▶ _TASK BRIEF_
Could you repeat exactly the lines below, from the line containing "Is the knit hat at the" through the last one, both included, while leaving out any pictures?
start RECORD SET
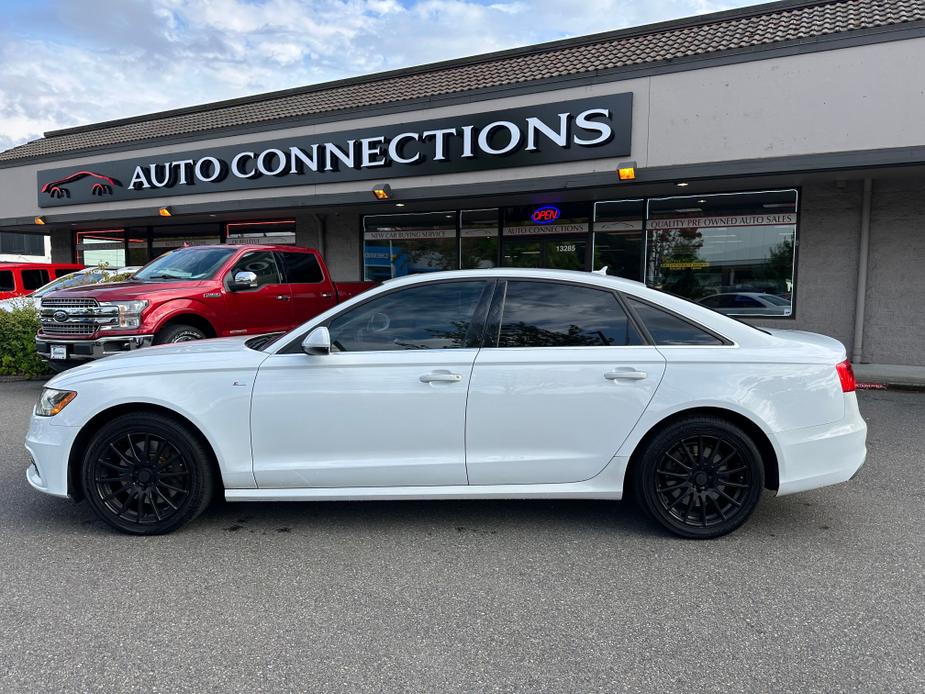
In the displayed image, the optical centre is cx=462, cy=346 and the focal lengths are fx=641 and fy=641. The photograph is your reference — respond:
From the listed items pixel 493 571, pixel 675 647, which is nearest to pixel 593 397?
pixel 493 571

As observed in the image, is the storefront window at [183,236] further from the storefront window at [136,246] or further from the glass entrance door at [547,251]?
the glass entrance door at [547,251]

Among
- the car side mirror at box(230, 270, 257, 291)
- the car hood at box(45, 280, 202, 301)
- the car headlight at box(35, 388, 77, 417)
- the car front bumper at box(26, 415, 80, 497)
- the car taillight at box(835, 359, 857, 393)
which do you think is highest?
the car side mirror at box(230, 270, 257, 291)

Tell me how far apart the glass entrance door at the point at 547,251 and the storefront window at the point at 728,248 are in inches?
54.0

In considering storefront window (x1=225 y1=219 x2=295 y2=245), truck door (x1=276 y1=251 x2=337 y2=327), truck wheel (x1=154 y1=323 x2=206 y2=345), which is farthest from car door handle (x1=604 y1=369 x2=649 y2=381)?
storefront window (x1=225 y1=219 x2=295 y2=245)

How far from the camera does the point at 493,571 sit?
344cm

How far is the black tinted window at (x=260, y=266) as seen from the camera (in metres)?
9.00

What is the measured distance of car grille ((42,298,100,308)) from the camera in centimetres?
776

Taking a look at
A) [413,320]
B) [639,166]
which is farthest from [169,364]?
[639,166]

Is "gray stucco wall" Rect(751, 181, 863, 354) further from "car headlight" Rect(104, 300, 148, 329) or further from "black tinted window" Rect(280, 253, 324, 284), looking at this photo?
"car headlight" Rect(104, 300, 148, 329)

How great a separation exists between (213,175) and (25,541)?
11.8 m

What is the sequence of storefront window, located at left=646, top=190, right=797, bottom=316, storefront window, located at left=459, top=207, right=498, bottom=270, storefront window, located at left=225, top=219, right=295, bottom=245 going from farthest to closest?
storefront window, located at left=225, top=219, right=295, bottom=245 → storefront window, located at left=459, top=207, right=498, bottom=270 → storefront window, located at left=646, top=190, right=797, bottom=316

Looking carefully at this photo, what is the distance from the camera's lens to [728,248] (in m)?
11.4

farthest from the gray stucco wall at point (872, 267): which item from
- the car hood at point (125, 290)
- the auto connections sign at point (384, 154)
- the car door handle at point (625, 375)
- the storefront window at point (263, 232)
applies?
the storefront window at point (263, 232)

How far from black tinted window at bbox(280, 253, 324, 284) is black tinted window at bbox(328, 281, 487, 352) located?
235 inches
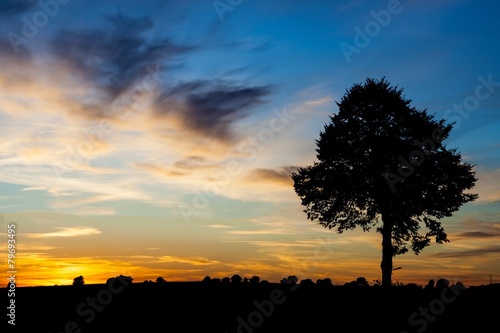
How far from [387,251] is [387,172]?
220 inches

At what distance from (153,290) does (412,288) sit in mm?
14867

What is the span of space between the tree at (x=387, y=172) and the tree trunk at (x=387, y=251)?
0.07 metres

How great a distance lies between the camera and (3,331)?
19547 mm

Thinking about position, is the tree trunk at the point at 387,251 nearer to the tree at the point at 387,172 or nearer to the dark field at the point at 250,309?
the tree at the point at 387,172

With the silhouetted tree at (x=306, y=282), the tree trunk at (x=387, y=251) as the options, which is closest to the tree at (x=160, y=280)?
the silhouetted tree at (x=306, y=282)

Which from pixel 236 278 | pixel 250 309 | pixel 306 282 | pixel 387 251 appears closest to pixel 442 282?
pixel 387 251

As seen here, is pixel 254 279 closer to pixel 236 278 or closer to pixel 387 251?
pixel 236 278

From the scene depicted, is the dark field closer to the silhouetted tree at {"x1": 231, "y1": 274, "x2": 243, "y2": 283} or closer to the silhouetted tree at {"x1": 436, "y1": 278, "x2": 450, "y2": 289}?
the silhouetted tree at {"x1": 231, "y1": 274, "x2": 243, "y2": 283}

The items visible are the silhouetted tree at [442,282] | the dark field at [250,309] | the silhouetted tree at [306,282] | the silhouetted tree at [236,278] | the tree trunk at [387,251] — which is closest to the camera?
the dark field at [250,309]

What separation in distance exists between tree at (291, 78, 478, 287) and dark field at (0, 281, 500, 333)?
9716 millimetres

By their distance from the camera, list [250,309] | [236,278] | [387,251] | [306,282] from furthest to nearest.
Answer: [387,251], [236,278], [306,282], [250,309]

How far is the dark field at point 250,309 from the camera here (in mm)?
20000

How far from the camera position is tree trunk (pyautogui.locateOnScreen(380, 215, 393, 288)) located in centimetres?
3622

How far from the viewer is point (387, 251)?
120 feet
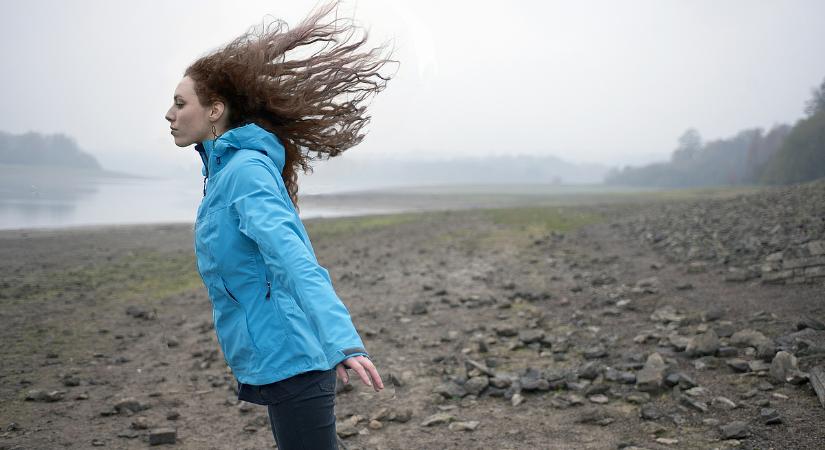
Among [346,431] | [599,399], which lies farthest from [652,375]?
[346,431]

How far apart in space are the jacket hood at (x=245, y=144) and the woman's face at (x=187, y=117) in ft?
0.24

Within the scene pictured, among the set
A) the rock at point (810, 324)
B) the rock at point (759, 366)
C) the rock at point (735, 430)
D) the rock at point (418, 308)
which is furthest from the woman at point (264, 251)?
the rock at point (418, 308)

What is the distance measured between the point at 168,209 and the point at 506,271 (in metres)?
25.3

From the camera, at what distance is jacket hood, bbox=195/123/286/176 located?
3188 mm

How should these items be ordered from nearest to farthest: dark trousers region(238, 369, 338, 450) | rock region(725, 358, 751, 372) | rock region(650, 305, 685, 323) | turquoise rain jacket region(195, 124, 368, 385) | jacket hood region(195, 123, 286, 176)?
1. turquoise rain jacket region(195, 124, 368, 385)
2. dark trousers region(238, 369, 338, 450)
3. jacket hood region(195, 123, 286, 176)
4. rock region(725, 358, 751, 372)
5. rock region(650, 305, 685, 323)

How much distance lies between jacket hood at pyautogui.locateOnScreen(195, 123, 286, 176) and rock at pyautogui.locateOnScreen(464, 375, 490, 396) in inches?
168

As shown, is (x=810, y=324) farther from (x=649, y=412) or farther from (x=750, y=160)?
(x=750, y=160)

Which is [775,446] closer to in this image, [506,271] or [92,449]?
[92,449]

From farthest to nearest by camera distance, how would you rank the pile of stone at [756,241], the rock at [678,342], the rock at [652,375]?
the pile of stone at [756,241] < the rock at [678,342] < the rock at [652,375]

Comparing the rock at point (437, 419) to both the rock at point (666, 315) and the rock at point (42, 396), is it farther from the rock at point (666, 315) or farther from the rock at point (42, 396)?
the rock at point (666, 315)

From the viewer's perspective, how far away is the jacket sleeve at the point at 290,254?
266cm

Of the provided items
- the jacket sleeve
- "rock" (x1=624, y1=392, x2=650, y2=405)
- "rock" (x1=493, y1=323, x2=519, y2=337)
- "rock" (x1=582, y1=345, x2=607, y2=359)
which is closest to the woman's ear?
the jacket sleeve

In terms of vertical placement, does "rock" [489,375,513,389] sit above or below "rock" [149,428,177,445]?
above

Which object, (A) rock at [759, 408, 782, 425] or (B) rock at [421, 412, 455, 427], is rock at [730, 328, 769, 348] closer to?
(A) rock at [759, 408, 782, 425]
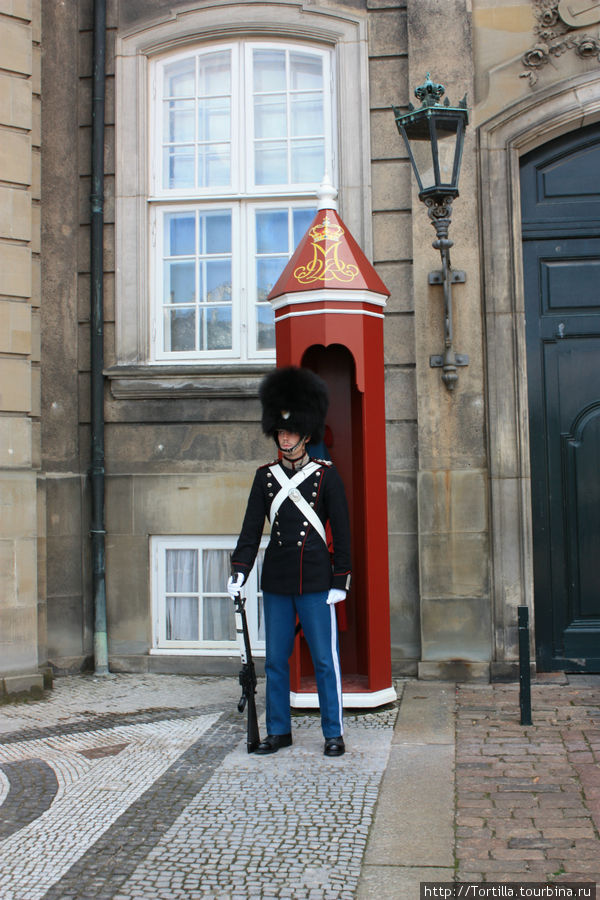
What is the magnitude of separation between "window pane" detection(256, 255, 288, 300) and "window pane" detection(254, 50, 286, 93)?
4.38ft

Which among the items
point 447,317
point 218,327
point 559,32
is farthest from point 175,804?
point 559,32

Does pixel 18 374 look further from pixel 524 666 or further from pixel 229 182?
pixel 524 666

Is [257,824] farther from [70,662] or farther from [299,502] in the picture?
[70,662]

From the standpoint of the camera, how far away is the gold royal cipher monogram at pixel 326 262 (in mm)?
5863

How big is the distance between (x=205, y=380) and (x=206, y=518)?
105 centimetres

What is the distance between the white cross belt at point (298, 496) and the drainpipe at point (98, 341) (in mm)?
2493

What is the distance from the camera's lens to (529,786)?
453 cm

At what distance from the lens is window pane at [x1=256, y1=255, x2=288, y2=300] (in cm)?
764

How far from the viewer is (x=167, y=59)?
25.3 ft

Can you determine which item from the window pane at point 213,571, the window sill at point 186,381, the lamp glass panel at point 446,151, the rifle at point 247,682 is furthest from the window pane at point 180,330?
the rifle at point 247,682

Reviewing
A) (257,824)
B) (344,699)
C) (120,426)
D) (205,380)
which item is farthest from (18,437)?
(257,824)

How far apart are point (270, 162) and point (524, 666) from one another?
437 centimetres

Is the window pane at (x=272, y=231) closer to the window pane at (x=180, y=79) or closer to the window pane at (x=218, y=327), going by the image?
the window pane at (x=218, y=327)

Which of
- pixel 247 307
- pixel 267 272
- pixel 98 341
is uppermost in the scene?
pixel 267 272
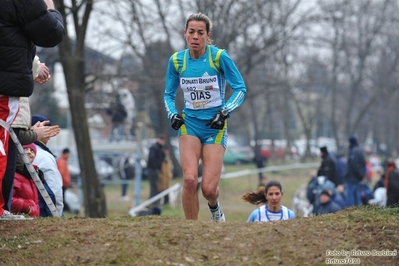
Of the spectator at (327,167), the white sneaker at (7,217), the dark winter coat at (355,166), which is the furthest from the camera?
the dark winter coat at (355,166)

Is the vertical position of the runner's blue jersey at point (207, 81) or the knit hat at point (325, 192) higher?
the runner's blue jersey at point (207, 81)

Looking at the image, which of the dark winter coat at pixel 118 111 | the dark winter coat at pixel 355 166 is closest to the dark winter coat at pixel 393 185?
the dark winter coat at pixel 355 166

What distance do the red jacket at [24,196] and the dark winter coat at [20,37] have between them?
1779mm

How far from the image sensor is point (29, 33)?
628cm

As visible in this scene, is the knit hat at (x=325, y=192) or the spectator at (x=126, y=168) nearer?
the knit hat at (x=325, y=192)

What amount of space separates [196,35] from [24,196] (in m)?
2.50

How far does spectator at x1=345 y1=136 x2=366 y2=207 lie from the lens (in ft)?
65.0

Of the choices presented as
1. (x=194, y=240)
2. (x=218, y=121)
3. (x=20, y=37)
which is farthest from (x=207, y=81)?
(x=194, y=240)

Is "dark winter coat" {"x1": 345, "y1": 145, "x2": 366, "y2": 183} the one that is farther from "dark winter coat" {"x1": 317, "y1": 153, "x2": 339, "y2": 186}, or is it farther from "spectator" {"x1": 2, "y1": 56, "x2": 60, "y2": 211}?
"spectator" {"x1": 2, "y1": 56, "x2": 60, "y2": 211}

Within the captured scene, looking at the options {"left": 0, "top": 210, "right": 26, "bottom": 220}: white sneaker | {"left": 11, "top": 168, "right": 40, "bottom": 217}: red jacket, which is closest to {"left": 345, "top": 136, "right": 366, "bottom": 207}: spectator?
{"left": 11, "top": 168, "right": 40, "bottom": 217}: red jacket

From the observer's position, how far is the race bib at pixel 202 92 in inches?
309

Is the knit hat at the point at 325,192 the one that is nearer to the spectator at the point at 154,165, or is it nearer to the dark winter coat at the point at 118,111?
the dark winter coat at the point at 118,111

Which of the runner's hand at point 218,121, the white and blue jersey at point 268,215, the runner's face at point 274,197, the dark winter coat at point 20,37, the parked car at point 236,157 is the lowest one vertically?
the parked car at point 236,157

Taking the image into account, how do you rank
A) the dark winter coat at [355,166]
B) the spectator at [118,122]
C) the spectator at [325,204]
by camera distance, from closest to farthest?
the spectator at [325,204], the dark winter coat at [355,166], the spectator at [118,122]
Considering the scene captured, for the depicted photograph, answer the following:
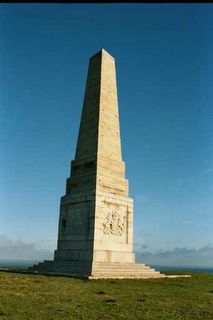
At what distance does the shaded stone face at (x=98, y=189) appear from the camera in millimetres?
23641

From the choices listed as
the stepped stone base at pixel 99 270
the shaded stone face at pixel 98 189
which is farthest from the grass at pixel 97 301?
the shaded stone face at pixel 98 189

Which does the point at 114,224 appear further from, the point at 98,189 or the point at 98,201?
the point at 98,189

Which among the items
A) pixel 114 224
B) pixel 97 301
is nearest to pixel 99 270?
pixel 114 224

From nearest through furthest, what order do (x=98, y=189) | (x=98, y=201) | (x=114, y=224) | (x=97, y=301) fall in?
1. (x=97, y=301)
2. (x=98, y=201)
3. (x=98, y=189)
4. (x=114, y=224)

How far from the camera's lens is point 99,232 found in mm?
23500

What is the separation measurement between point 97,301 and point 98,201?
11856 millimetres

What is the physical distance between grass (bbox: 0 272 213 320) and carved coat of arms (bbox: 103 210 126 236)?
698 cm

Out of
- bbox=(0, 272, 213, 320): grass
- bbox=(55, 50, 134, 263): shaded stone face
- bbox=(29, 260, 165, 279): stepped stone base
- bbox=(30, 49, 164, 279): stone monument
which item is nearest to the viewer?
bbox=(0, 272, 213, 320): grass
end RECORD SET
▶ _EXERCISE RESULT_
Is the knit hat at the point at 325,192 the one that is nearer to the spectator at the point at 154,165, or is it nearer to the dark winter coat at the point at 118,111?
the dark winter coat at the point at 118,111

Which of the runner's hand at point 218,121, the white and blue jersey at point 268,215, the runner's face at point 274,197, the dark winter coat at point 20,37, the parked car at point 236,157 is the lowest one vertically?
the parked car at point 236,157

Taking the image into account, how do you rank
A) the dark winter coat at [355,166]
B) the spectator at [118,122]
C) the spectator at [325,204]
by camera distance, from closest to farthest?
the spectator at [325,204], the dark winter coat at [355,166], the spectator at [118,122]
Considering the scene captured, for the depicted photograph, answer the following:
At what distance does the shaded stone face at (x=98, y=189) appear from the camera in millimetres?
23641

From the choices listed as
the stepped stone base at pixel 99 270
the shaded stone face at pixel 98 189
which is farthest from the grass at pixel 97 301?
the shaded stone face at pixel 98 189

Which does the point at 114,224 appear further from, the point at 98,189 or the point at 98,201?
the point at 98,189

Which among the items
A) pixel 114 224
B) pixel 97 301
is nearest to pixel 99 270?
pixel 114 224

From nearest through furthest, what order do (x=98, y=189) | (x=98, y=201) | (x=114, y=224) | (x=97, y=301) fall in?
1. (x=97, y=301)
2. (x=98, y=201)
3. (x=98, y=189)
4. (x=114, y=224)

How far from the camera's lens is point 99,232 found in mm?
23500

What is the separation measurement between point 97,301 and point 98,201?
11856 millimetres

What is the physical distance between grass (bbox: 0 272 213 320) and carved coat of arms (bbox: 103 210 126 236)?
698 cm

Out of
- bbox=(0, 272, 213, 320): grass
- bbox=(55, 50, 134, 263): shaded stone face
- bbox=(29, 260, 165, 279): stepped stone base
- bbox=(30, 49, 164, 279): stone monument
which item is nearest to the viewer?
bbox=(0, 272, 213, 320): grass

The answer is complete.